Agreed.. there were many types of workers, all necessary, all contributing to the war effort. I suppose Rosie the Riveter and the Land Army women were especially important because they showed that women were just as competent, just as concerned about their families and communities, and just as nationalistic as men were. For many women, it was the _first_ time they could act on their commitments, not shamefully but with the grateful thanks of the government.

My father was conscripted and had no choice. But Rosie the Riveter and all the other women he worked with were volunteers. Their volunteering was even more honourable, I think.

Hels said...

Chris

I can imagine that there were many parents who were very anxious about their young daughters leaving home and going to work in some rural and rather isolated farm or town. Phone calls were too expensive, but I bet your grandmother was writing often.

My mother worked in The Maribyrnong ordnance factory. I wonder if she told her parents where she was going each morning.

jeronimus said...

My condolences for the loss of your father.

I wish I had recorded my own father's memories of the 30s and 40s before it was too late.

Blogoratti said...

I'm sorry about your father, hope the good memories give you strength for today and always. Greetings and best wishes!

Hels said...

Jeronimus

Thank you. We know all parents have to become old and frail, but intellectual certainly doesn't stop the grieving process. And losing mum in Feb 2015 and dad in Aug 2015 doubled the sense of loss.

Recording both parents' memories and experiences was a brilliant move on my behalf. They were in a care home for the last 2.5 years and had plenty of spare time.
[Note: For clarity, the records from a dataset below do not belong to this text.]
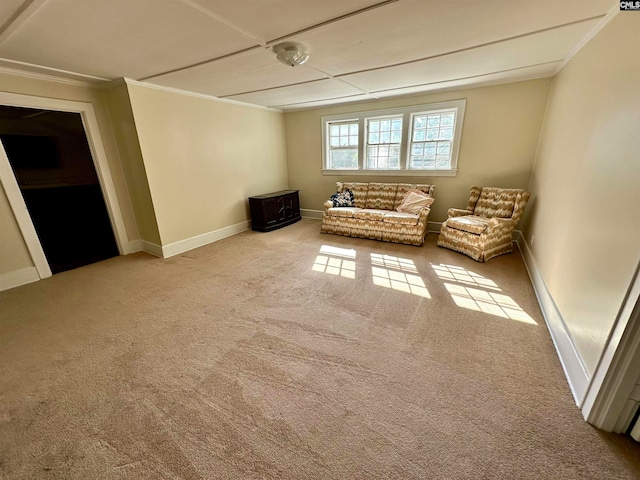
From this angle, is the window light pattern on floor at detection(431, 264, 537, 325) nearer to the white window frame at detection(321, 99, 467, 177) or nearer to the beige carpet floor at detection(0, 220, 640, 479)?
the beige carpet floor at detection(0, 220, 640, 479)

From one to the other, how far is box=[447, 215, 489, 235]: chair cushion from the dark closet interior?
509 cm

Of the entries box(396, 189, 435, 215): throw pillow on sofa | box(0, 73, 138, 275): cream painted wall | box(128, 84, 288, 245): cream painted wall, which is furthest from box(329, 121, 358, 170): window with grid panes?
box(0, 73, 138, 275): cream painted wall

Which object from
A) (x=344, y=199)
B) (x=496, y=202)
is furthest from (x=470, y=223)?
(x=344, y=199)

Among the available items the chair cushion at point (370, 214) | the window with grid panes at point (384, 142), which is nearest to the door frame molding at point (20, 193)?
the chair cushion at point (370, 214)

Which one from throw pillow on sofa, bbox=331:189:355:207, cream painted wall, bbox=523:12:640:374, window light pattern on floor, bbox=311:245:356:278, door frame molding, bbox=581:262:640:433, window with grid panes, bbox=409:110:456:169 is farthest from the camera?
throw pillow on sofa, bbox=331:189:355:207

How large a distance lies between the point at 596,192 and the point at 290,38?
2.52 m

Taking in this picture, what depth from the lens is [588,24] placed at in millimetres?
1978

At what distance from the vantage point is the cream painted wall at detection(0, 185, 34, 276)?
2848mm

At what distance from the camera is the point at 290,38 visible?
6.73ft

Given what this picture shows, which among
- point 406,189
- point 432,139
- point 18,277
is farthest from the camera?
point 406,189

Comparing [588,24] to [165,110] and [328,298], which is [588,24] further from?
[165,110]

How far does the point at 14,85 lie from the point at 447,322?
504 centimetres

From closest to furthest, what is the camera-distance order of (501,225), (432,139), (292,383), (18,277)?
1. (292,383)
2. (18,277)
3. (501,225)
4. (432,139)

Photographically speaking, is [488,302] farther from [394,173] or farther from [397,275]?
[394,173]
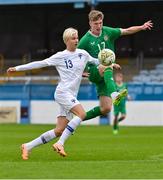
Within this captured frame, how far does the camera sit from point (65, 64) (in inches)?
522

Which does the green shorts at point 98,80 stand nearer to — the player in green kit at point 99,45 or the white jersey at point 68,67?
the player in green kit at point 99,45

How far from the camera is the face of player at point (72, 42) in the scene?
1319cm

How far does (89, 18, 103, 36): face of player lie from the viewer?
14.2m

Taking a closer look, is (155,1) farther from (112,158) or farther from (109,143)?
(112,158)

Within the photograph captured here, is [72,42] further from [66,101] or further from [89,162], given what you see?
[89,162]

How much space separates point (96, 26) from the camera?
47.0 ft

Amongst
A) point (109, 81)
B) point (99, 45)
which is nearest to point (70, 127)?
point (109, 81)

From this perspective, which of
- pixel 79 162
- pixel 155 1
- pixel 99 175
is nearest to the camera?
pixel 99 175

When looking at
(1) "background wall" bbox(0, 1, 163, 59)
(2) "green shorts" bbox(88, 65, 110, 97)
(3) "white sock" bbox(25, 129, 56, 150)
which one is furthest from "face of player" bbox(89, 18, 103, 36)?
(1) "background wall" bbox(0, 1, 163, 59)

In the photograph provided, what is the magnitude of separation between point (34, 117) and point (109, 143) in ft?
44.4

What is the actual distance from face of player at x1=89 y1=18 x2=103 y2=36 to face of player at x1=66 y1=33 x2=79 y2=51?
104 centimetres

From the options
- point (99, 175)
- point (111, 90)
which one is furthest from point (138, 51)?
point (99, 175)

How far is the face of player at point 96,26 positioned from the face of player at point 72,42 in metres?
1.04

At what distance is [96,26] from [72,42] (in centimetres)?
124
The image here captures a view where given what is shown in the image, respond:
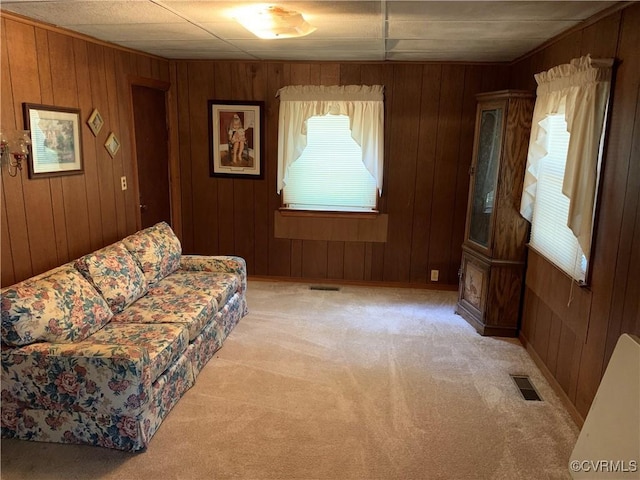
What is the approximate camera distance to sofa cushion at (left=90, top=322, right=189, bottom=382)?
255cm

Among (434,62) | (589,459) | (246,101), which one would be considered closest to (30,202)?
(246,101)

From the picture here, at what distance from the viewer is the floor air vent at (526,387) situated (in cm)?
295

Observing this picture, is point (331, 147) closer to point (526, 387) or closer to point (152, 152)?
point (152, 152)

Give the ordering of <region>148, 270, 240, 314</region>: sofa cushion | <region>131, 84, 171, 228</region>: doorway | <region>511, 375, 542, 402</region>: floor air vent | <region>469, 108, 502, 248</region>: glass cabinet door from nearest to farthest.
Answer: <region>511, 375, 542, 402</region>: floor air vent → <region>148, 270, 240, 314</region>: sofa cushion → <region>469, 108, 502, 248</region>: glass cabinet door → <region>131, 84, 171, 228</region>: doorway

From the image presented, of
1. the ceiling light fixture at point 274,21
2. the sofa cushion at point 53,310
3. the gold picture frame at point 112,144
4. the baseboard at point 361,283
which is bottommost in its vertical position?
the baseboard at point 361,283

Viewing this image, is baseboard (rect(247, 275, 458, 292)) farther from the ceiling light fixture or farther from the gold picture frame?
the ceiling light fixture

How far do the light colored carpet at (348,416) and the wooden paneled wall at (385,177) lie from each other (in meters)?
1.12

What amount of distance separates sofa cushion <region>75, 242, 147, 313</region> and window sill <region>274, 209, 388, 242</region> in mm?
1885

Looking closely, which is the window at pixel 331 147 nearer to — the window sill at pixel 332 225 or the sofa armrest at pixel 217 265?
A: the window sill at pixel 332 225

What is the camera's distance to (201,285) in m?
3.62

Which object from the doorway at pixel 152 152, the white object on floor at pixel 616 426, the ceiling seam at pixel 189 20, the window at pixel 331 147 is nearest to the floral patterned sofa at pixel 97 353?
the doorway at pixel 152 152

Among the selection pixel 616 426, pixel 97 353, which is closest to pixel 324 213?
pixel 97 353

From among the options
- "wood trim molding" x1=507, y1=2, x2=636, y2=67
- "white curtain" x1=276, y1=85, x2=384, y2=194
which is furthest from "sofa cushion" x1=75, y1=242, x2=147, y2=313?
"wood trim molding" x1=507, y1=2, x2=636, y2=67

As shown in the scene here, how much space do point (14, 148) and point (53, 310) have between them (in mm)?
1000
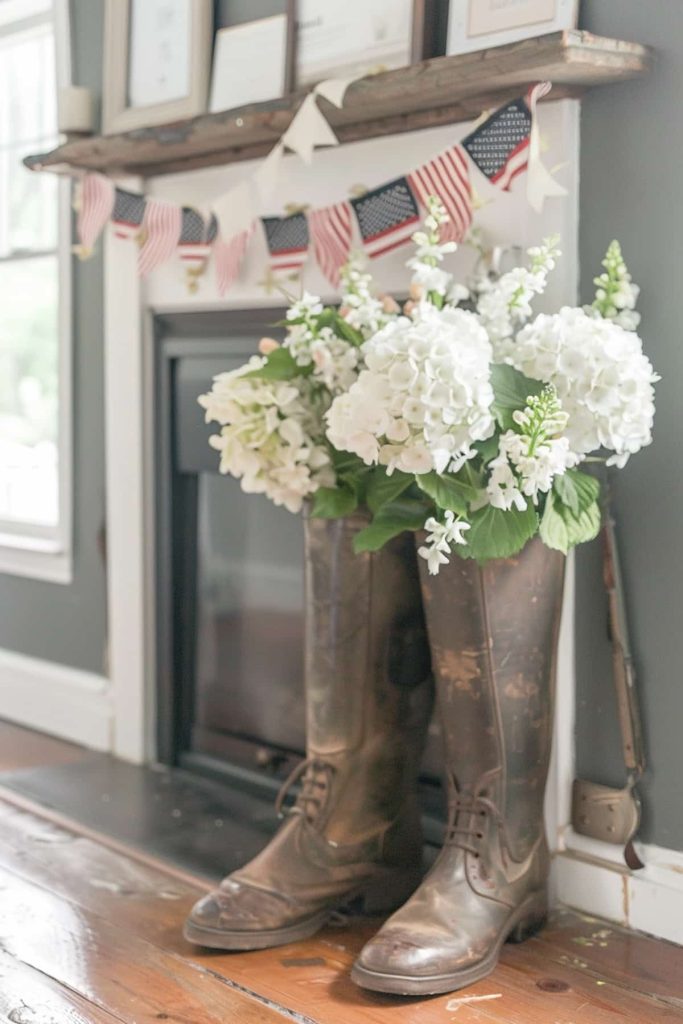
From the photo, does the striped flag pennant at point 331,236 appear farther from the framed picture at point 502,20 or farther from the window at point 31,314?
the window at point 31,314

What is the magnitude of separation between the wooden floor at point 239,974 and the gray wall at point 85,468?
3.56 ft

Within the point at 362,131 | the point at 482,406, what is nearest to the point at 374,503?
the point at 482,406

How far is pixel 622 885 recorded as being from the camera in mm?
2324

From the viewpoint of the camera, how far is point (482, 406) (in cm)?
197

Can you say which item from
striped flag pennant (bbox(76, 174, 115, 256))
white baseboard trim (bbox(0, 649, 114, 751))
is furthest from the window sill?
striped flag pennant (bbox(76, 174, 115, 256))

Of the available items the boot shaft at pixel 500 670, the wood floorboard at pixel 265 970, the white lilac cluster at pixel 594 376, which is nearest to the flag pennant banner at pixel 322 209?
the white lilac cluster at pixel 594 376

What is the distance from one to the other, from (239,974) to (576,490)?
0.90m

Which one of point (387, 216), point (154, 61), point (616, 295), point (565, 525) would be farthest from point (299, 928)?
point (154, 61)

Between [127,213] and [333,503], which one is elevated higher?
[127,213]

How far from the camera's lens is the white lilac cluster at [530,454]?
1979 mm

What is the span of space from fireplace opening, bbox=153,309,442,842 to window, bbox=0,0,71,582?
18.0 inches

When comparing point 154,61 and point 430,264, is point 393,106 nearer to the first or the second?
point 430,264

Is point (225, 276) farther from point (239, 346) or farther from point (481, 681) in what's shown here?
point (481, 681)

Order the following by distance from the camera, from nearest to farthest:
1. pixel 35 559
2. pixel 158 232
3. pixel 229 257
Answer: pixel 229 257 → pixel 158 232 → pixel 35 559
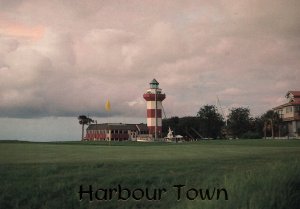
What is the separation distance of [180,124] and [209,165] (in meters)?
50.1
My brother visited every Monday, Wednesday and Friday, while I visited every Tuesday, Thursday and Sunday. I selected a different topic each week (eg their favourite composers, novels read, the experience of adoption, which countries they most loved visiting etc, who they went out with before marriage) - fortunately their long term memories were perfectly intact.

Hels said...

Blogoratti

Many thanks. Although the future looks a bit lonely at the moment, my blog has benefited greatly from my father's contributions. For that I am very grateful. He also gave me wonderful photos from all the trips he went on with my late mother, to every country in Europe, North America, Asia and the South Pacific.

Liss Fine Art said...

The Pallant House Gallery in Chichester is hosting a remarkable collection of lost works by war artist Evelyn Dunbar. Highlights from the artist’s lost studio, discovered in a Kent attic in 2013, will reaffirm Dunbar’s position as one of the most significant British figurative artists of the 20th century.

For Dunbar the war offered new opportunities to explore the relationship between people and the natural world. In pictures examining how the war effort affected the home front, we see Dunbar move out of the realm of the domestic garden and into the productive world of farming. Her principle subject, the Women’s Land Army, gave rise to compositions such as Men Stooking and Girls Learning to Stook 1940 and Milking Practice With Artificial Udders 1940.

The exhibition will continue until 14th February 2016.

Hels said...

Liss Fine Art

I must say I didn't know of Evelyn Dunbar's work, until I looked her up just now. Thank you for the information about the exhibition... I will add a painting of the Land Girls at work to my post.